Cependant, si Giorgia Meloni a attendu que tous les médias italiens et quelques journaux internationaux soulignent son peu d’enthousiasme pour le bon score du RN avant de se « réjouir », c’est que ce « rêve » d’un nouvel axe des extrêmes européens bute sur certaines considérations très terre à terre, d’après les experts interrogés par France 24. « Malgré les apparences, les partis d’extrême droite européens ne se rejoignent pas sur beaucoup de sujets au-delà d’un même socle idéologique d’exclusion », estime George Newth, politologue spécialiste des populismes en Europe à l’université de Bath.
« Une différence importante, par exemple, concerne leur position par rapport à la Russie et la guerre en Ukraine. La Hongrie est davantage pro-Russe, comme semble l’être le RN, alors que Giorgia Meloni se rapproche davantage de la ligne officielle européenne de soutien à l’Ukraine », souligne George Newth.
Avec un Rassemblement national aux portes du pouvoir en France, c’est aussi une extrême droite beaucoup plus eurosceptique que celle de Giorgia Meloni qui triomphe, d’après les experts interrogés par France 24. Marine Le Pen est beaucoup plus en phase avec Viktor Orban sur ces questions.
« Giorgia Meloni essaie depuis deux ans de démontrer à Bruxelles que l’extrême droite peut avoir un impact constructif sur les institutions européennes. Si un gouvernement français dirigé par le RN impose un discours beaucoup plus anti-européen au camp d’extrême droite, ce serait un sacré revers pour les efforts de normalisation de Giorgia Meloni », résume Daniele Albertazzi.
« Deux reines pour une même ruche »
Ce ne sont pas que des questions de 50 nuances de bruns. Il en va aussi des ambitions personnelles. Avant la percée électorale du RN – aux européennes puis au premier tour des législatives – Giorgia Meloni représentait la chef de file de l’extrême droite en Europe. « L’Italie était bien sûr plus puissante que la Hongrie au niveau européen. Il est beaucoup plus facile d’isoler Viktor Orban que d’ignorer Giorgia Meloni », note Daniele Albertazzi. Pour lui, la dirigeante italienne était en train de s’imposer comme la dirigeante capable de créer des ponts entre la droite dite traditionnelle et les forces plus radicales qui ont le vent en poupe dans plusieurs pays européens.
Une victoire massive du RN au second tour des législatives pourrait changer cette dynamique.

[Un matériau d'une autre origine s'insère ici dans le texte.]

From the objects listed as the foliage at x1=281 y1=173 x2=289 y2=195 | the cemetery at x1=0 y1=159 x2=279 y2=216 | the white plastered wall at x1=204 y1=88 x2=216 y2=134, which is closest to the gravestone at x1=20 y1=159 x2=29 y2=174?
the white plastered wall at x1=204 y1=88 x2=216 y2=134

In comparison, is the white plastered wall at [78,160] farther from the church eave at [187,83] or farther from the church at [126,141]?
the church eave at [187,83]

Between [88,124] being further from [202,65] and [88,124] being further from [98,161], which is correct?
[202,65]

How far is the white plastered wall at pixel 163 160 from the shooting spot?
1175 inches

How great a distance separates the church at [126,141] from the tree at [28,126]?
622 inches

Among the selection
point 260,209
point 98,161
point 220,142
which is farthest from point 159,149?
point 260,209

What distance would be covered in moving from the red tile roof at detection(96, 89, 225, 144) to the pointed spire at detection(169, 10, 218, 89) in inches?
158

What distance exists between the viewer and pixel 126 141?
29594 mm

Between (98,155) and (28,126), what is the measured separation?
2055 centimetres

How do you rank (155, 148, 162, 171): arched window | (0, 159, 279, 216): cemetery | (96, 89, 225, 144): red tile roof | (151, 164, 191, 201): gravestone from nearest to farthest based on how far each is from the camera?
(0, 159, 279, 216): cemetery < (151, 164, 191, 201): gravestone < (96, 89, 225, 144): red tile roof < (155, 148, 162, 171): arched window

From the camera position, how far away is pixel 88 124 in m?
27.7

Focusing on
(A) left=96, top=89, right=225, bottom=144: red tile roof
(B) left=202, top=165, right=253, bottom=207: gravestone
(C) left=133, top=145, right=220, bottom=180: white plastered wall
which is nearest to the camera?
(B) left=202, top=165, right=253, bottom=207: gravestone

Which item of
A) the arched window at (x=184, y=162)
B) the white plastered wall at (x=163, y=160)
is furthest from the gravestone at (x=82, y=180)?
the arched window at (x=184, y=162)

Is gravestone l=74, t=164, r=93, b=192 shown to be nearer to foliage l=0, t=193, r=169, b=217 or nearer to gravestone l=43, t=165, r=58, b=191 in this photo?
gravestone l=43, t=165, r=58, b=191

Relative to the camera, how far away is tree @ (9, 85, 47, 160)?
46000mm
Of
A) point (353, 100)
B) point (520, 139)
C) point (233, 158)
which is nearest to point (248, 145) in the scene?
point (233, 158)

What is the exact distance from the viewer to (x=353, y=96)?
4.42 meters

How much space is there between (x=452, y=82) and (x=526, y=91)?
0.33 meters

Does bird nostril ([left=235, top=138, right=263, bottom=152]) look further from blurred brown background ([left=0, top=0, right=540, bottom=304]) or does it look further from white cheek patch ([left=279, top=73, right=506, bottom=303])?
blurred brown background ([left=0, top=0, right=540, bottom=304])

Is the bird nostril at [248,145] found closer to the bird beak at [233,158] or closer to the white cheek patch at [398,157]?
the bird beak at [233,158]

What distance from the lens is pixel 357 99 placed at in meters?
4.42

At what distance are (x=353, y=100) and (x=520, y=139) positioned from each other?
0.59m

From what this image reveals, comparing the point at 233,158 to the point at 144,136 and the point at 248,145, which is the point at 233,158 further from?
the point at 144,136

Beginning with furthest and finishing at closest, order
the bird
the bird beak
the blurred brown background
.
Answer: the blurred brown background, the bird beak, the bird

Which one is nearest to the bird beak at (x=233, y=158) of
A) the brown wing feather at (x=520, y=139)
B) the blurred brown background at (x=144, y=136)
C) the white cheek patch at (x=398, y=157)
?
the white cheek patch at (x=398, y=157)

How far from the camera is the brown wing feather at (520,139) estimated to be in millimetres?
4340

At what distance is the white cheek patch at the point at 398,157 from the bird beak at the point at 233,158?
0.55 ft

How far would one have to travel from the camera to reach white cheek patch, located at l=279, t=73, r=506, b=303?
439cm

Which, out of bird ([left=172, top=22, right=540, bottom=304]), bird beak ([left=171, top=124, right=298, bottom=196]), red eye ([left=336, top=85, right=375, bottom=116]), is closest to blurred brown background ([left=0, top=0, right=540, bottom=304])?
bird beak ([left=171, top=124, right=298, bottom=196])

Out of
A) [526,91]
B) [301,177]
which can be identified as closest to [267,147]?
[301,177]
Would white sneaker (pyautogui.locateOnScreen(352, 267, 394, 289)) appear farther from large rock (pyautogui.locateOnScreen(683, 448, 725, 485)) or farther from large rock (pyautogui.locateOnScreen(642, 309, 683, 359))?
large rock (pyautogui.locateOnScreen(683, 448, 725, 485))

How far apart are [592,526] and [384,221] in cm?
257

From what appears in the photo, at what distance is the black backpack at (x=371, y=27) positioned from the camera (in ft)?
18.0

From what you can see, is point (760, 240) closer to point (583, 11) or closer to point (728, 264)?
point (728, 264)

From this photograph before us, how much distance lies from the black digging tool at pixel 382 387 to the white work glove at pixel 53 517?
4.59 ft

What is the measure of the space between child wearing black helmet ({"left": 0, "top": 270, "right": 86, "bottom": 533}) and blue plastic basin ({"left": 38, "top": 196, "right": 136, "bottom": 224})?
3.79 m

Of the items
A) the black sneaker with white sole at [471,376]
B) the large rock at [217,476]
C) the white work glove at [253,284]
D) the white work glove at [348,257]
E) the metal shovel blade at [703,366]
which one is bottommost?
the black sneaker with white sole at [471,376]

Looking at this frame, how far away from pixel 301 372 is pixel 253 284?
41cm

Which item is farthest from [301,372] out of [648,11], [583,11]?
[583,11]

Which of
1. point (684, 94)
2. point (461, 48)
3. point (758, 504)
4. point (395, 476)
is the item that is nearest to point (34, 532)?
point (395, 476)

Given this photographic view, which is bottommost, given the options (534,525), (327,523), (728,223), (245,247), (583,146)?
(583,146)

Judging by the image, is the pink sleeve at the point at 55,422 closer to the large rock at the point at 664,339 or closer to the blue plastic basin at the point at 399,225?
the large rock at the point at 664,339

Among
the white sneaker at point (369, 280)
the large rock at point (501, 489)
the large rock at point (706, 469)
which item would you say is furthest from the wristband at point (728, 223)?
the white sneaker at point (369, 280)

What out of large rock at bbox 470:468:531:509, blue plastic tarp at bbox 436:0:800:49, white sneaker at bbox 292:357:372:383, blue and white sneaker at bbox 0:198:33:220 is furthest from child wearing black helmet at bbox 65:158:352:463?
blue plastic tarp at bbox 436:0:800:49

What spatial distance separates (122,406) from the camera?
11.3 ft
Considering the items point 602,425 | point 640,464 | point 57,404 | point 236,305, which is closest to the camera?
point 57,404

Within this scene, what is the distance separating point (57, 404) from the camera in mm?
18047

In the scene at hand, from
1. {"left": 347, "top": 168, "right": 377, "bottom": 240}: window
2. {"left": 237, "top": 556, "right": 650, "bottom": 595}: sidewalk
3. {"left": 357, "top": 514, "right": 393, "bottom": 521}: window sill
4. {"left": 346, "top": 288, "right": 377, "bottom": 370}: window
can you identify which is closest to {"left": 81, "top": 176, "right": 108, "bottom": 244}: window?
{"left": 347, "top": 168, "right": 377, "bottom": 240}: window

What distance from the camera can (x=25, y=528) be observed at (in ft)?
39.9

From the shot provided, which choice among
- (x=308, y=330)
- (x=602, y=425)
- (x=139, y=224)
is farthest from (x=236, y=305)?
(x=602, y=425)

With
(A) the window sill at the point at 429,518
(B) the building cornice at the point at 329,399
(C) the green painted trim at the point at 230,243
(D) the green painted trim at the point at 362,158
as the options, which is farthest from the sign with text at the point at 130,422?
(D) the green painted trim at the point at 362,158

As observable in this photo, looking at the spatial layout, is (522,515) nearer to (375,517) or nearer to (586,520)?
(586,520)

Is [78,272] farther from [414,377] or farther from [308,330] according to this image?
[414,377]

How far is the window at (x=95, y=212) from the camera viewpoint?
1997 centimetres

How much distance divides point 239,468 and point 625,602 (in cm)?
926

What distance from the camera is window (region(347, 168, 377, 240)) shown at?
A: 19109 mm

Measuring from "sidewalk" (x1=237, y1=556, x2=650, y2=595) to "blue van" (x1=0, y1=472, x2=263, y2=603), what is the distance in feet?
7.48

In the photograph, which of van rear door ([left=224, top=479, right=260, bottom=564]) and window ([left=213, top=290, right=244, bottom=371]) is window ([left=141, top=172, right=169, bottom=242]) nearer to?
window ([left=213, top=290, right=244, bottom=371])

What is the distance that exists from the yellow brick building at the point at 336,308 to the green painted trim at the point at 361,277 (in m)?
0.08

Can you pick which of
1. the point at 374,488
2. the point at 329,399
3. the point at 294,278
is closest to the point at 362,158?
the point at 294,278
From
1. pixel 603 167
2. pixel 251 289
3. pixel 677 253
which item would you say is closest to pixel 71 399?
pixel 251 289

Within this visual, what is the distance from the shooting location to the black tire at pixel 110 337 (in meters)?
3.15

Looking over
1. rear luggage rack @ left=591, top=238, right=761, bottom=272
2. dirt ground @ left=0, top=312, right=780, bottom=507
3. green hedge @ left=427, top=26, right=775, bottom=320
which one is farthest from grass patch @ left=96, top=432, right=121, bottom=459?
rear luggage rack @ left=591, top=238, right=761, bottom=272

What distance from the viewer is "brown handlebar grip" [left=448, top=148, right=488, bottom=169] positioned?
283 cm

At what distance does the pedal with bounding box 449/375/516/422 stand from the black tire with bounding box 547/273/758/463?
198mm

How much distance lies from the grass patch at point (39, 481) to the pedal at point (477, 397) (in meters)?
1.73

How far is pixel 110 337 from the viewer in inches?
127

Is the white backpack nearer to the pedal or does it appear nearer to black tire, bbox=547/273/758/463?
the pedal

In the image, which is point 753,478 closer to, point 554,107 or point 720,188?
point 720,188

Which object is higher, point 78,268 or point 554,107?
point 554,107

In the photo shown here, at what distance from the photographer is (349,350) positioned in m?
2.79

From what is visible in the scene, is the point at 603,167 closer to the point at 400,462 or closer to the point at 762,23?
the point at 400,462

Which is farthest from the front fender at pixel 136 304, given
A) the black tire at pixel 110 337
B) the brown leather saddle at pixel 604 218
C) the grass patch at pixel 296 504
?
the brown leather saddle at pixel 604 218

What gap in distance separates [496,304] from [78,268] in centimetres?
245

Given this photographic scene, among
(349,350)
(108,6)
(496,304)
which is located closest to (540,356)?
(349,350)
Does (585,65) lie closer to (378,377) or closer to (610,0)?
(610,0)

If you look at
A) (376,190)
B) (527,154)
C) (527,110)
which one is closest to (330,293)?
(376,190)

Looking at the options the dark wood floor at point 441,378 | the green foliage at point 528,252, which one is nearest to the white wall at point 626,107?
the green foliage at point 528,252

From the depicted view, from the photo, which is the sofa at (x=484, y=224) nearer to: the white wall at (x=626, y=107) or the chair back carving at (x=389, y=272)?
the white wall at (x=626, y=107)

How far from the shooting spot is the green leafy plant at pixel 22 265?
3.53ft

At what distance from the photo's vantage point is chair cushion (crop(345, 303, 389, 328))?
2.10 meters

« S’il y avait un groupe rassemblant tous les partis d’extrême droite, il faudrait forcément trouver un ou une leader, et je ne sais pas qui accepterait de céder sa place à l’autre », s’interroge Georgios Samaras. « Il y aurait deux reines pour une seule ruche d’abeille, et je ne vois pas Giorgia Meloni se contenter des seconds rôles », confirme Daniele Albertazzi.
La dirigeante italienne pourrait-elle ainsi devenir un rempart improbable à l’influence sur la politique européenne d’un gouvernement français dirigé par le RN ? Pas forcément, estiment les experts interrogés par France 24. Il y aura toujours des grands thèmes comme la lutte contre l’immigration, ou ralentir l’agenda vert européen qui devraient permettre à ce nouveau front d’extrême droite de mettre des sérieux bâtons dans les roues européennes.